I was worried seeing it again might not live up to my strong impressions from last year, or the semi-legendary status this production has already achieved, but that wasn't the case; if anything, knowing both how the story would play out and how van Hove would stage it made the building tension even more effective, as Eddie pursues his obsession, unaware of how dangerous an enemy he's making in the silent Marco (Emun Elliot.) Strong has said he sees Eddie as completely oblivious to anything beyond fatherly feelings for Katie, and this comes across in his performance - his lack of self-awareness makes him forge on through everyone else's warnings and objections, lending the production the clean tragic scope van Hove wanted to strip Arthur Miller's play down to. Though Strong's performance and van Hove's direction are as powerful as everyone says, it would be wrong to forget the other performances that make the evening chillingly effective - Nicola Walker and Michael Gould as wife and lawyer respectively are helpless to stop the inevitable, and if anyone ever doubted Luke Norris' ability to enter a room and sweep a young girl off her feet, the reaction to him of the group of sixth-form girls in the Upper Circle should put paid to that. Even if it hadn't become the sensation it has, my own initial reaction to A View From The Bridge had given it a lot to live up to, but there's nothing about this West End transfer that disappointed me.

A View From The Bridge by Arthur Miller is booking until the 11th of April at Wyndhams Theatre.

Running time: 2 hours straight through.

········

Goal 1 = Summarize the theater review above in two sentences.
Goal 2 =
Answer these questions using the theater review above:
(a) Who plays Marco?
(b) Which roles do Nicola Walker and Michael Gould play?
(c) At which theater is the play booking, and until what date?

Data extracted from a collection:

········

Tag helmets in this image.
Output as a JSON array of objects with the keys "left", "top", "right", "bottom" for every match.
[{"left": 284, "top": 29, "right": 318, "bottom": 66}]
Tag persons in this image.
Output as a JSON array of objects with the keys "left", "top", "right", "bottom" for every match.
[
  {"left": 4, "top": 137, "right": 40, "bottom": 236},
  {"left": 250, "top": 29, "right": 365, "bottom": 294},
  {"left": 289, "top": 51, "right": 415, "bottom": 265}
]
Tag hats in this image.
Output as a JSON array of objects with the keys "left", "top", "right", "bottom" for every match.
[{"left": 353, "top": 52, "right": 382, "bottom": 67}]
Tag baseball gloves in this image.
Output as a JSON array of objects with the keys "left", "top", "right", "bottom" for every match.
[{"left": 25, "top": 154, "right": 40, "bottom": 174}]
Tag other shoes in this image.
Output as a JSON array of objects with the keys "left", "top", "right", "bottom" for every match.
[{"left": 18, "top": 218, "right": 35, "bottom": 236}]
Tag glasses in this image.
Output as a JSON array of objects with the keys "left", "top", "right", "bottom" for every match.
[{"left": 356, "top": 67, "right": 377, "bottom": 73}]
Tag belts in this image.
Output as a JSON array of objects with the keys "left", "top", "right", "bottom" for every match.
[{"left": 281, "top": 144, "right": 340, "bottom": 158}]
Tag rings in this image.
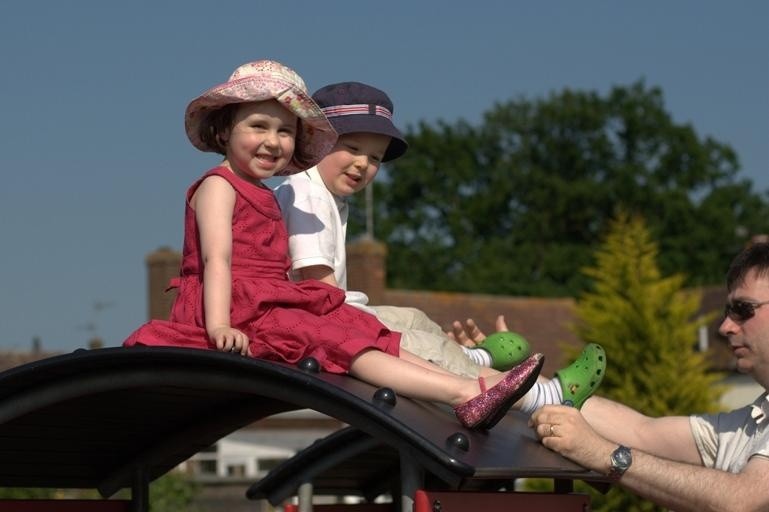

········

Written reply 1 = The reviewer feared that seeing the production of A View From The Bridge again would not live up to last year's impressions or its semi-legendary status, but knowing the story and van Hove's staging made the building tension even more effective, with Strong playing an Eddie oblivious to anything beyond fatherly feelings for Katie. The supporting performances, including Nicola Walker and Michael Gould as wife and lawyer and Luke Norris, also make the evening chillingly effective, and nothing about the West End transfer disappointed the reviewer.

Written reply 2 =
(a) Emun Elliot
(b) Nicola Walker plays the wife, and Michael Gould plays the lawyer.
(c) Wyndhams Theatre, until the 11th of April